Exercise directions: Output only the lines of the entries that follow, starting at the one with "Set tazze tè" and running down to the one with "Adventný kalendár Create it!", both included and unchanged.

Records:
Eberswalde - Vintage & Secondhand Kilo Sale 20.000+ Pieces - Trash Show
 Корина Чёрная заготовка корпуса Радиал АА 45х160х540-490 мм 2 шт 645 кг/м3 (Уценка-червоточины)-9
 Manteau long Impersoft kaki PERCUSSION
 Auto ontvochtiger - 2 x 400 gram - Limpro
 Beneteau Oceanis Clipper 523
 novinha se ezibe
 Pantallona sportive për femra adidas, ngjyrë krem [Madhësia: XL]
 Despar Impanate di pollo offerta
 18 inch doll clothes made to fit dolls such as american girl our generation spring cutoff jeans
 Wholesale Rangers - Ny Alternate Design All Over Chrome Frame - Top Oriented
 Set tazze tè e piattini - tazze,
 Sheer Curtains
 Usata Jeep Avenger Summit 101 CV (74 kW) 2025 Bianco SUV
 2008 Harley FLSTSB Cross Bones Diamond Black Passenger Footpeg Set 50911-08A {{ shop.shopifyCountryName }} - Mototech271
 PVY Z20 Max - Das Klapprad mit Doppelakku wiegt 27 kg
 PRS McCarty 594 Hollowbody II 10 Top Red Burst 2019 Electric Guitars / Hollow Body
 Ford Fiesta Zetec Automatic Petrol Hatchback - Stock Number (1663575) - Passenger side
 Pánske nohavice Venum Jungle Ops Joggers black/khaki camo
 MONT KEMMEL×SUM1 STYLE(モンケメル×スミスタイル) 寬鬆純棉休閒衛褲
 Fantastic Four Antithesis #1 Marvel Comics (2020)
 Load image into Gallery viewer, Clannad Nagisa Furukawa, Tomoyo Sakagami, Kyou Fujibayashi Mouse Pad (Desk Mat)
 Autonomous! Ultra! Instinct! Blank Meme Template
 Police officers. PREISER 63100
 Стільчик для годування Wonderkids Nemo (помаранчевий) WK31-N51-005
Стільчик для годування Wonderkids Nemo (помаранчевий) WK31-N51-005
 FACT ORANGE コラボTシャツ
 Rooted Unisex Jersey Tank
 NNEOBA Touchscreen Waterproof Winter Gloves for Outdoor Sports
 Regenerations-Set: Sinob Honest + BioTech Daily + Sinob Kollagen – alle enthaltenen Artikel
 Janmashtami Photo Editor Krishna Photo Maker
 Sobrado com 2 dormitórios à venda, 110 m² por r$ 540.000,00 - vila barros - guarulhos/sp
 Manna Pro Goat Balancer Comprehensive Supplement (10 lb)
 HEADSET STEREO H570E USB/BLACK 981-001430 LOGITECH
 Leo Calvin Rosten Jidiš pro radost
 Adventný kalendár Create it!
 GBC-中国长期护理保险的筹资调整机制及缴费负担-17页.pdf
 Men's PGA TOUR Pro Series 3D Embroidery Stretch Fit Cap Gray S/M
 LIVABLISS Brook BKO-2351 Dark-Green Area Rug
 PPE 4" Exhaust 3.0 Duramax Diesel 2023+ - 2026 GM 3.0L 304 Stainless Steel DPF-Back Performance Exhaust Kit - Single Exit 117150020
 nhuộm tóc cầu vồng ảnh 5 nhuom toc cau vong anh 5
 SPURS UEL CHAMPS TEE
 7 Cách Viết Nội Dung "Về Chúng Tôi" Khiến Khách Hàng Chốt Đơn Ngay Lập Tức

Your solution:
 Set tazze tè e piattini - tazze,
 Sheer Curtains
 Usata Jeep Avenger Summit 101 CV (74 kW) 2025 Bianco SUV
 2008 Harley FLSTSB Cross Bones Diamond Black Passenger Footpeg Set 50911-08A {{ shop.shopifyCountryName }} - Mototech271
 PVY Z20 Max - Das Klapprad mit Doppelakku wiegt 27 kg
 PRS McCarty 594 Hollowbody II 10 Top Red Burst 2019 Electric Guitars / Hollow Body
 Ford Fiesta Zetec Automatic Petrol Hatchback - Stock Number (1663575) - Passenger side
 Pánske nohavice Venum Jungle Ops Joggers black/khaki camo
 MONT KEMMEL×SUM1 STYLE(モンケメル×スミスタイル) 寬鬆純棉休閒衛褲
 Fantastic Four Antithesis #1 Marvel Comics (2020)
 Load image into Gallery viewer, Clannad Nagisa Furukawa, Tomoyo Sakagami, Kyou Fujibayashi Mouse Pad (Desk Mat)
 Autonomous! Ultra! Instinct! Blank Meme Template
 Police officers. PREISER 63100
 Стільчик для годування Wonderkids Nemo (помаранчевий) WK31-N51-005
Стільчик для годування Wonderkids Nemo (помаранчевий) WK31-N51-005
 FACT ORANGE コラボTシャツ
 Rooted Unisex Jersey Tank
 NNEOBA Touchscreen Waterproof Winter Gloves for Outdoor Sports
 Regenerations-Set: Sinob Honest + BioTech Daily + Sinob Kollagen – alle enthaltenen Artikel
 Janmashtami Photo Editor Krishna Photo Maker
 Sobrado com 2 dormitórios à venda, 110 m² por r$ 540.000,00 - vila barros - guarulhos/sp
 Manna Pro Goat Balancer Comprehensive Supplement (10 lb)
 HEADSET STEREO H570E USB/BLACK 981-001430 LOGITECH
 Leo Calvin Rosten Jidiš pro radost
 Adventný kalendár Create it!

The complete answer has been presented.